Par ailleurs, les marchés financiers et les agences de notation disposent désormais d’un droit de regard sur les politiques publiques des Etats en difficulté de redressement de leurs dettes. Enfin, les accords de libre-échange entre pays ou entre zones économiques font disparaître les frontières économiques et limitent le champ d’application des législations nationales.

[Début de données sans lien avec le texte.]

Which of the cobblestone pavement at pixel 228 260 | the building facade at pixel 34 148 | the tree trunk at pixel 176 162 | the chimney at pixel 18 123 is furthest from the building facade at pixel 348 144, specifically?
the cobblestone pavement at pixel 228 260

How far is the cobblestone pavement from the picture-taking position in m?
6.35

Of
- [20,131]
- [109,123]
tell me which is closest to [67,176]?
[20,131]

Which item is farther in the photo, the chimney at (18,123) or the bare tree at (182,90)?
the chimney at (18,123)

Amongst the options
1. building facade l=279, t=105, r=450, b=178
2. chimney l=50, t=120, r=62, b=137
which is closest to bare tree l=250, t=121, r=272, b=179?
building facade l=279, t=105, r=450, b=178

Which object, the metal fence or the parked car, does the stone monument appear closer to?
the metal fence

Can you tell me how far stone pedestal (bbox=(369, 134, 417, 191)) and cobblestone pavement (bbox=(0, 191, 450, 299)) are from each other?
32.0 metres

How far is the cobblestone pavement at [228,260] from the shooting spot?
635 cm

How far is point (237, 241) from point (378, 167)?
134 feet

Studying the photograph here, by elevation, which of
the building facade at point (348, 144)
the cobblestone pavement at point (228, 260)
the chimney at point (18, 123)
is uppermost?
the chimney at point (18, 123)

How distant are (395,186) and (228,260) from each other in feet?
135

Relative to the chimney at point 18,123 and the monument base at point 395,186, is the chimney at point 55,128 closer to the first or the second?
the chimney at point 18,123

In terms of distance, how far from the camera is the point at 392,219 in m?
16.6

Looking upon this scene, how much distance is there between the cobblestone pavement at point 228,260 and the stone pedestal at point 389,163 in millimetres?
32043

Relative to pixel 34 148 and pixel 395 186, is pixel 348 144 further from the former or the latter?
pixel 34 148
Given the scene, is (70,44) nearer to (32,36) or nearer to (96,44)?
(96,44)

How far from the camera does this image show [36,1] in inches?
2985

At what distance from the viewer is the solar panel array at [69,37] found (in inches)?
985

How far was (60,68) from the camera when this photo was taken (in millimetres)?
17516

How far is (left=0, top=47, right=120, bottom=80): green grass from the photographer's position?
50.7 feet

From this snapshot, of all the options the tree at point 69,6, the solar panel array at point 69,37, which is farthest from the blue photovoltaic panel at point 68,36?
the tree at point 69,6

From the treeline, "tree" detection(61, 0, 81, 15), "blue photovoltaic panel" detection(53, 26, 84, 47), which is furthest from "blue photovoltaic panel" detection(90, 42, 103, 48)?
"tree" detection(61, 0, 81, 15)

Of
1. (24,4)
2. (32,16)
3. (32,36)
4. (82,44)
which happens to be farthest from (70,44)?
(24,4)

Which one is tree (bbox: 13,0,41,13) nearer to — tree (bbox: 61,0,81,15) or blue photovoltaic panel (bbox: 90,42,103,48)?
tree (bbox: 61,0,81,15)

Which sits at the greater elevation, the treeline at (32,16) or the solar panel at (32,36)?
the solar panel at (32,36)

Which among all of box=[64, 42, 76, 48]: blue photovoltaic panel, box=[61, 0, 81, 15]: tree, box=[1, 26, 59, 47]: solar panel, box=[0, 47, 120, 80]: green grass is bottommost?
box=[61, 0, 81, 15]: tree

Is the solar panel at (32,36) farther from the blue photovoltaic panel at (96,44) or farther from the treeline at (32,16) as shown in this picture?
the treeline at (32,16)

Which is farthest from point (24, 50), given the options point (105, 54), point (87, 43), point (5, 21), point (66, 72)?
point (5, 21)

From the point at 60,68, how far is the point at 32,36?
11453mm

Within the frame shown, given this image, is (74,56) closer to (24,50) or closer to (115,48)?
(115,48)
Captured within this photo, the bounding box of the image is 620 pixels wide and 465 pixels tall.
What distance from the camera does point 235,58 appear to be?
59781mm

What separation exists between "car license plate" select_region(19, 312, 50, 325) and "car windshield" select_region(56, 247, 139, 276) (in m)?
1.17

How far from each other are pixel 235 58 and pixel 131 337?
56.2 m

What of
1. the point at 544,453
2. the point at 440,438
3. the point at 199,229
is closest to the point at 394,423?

Le lien entre souveraineté et pouvoir fiscal semble se distendre

Selon Noureddine Bensouda, trésorier général du Royaume, «l’Etat se trouve désormais contraint de concéder une partie de sa souveraineté et de certaines compétences dont il détient le monopole exclusif, au secteur privé ou à des organisations internationales ou non gouvernementales». Et de s’interroger : «L’Etat dispose-t-il encore de suffisamment d’autonomie pour l’exercice de la plénitude de sa souveraineté, dans le domaine économique et spécialement en matière de finances publiques ?».

En ce qui concerne le Maroc, l’Etat a pu réduire le déficit budgétaire de 7,2% à 4,1%, entre 2012 et 2016, sans pour autant sacrifier les dépenses d’investissement qui ont atteint, en 2016, 75% des crédits disponibles. A l’heure actuelle, l’objectif est de ramener le déficit budgétaire sous la barre des 3% et le niveau d’endettement du Trésor en dessous de 60% du PIB. Pour ce faire, l’Etat devra recouvrer la plénitude de ses prérogatives et reconstituer des marges de manœuvre budgétaires, en mobilisant tout le potentiel fiscal et en réduisant sa dépendance vis-à-vis des recettes à caractère exceptionnel.

Jean-François Girault, ambassadeur de France au Maroc, partage le même constat d’érosion rampante de la souveraineté des Etats, se demandant «quelle définition retenir de la souveraineté, au moment où les relations économiques et financières répondent toujours davantage à une logique de mondialisation». Et de souligner que «le lien entre souveraineté et pouvoir fiscal semble se distendre. Alors que le territoire en constitue traditionnellement la représentation concrète, cette représentation paraît aujourd’hui obsolète, surtout lorsque l’on sait que l’économie numérique passe par-dessus les frontières».

Pour sa part, le professeur Michel Bouvier, président de la FONDAFIP, rappelle que «les finances publiques sont, depuis leur plus lointaine origine, à la source de la construction et du développement de la souveraineté des Etats». Et de constater que «moins les finances d’un Etat sont soutenables, plus son niveau d’endettement est élevé et sa monnaie fragile, et plus limitée est la marge d’autonomie dont il dispose».

Dans l’ensemble, les interventions des participants au colloque ont convergé vers la nécessité de «tracer une ligne de démarcation» entre l’exigence de préservation de la souveraineté étatique et les contraintes imposées par le contexte mondial. Ce qui suppose que les Etats se donnent les moyens de faire face aux situations auxquelles ils sont confrontés, en matière fiscale, budgétaire ou monétaire.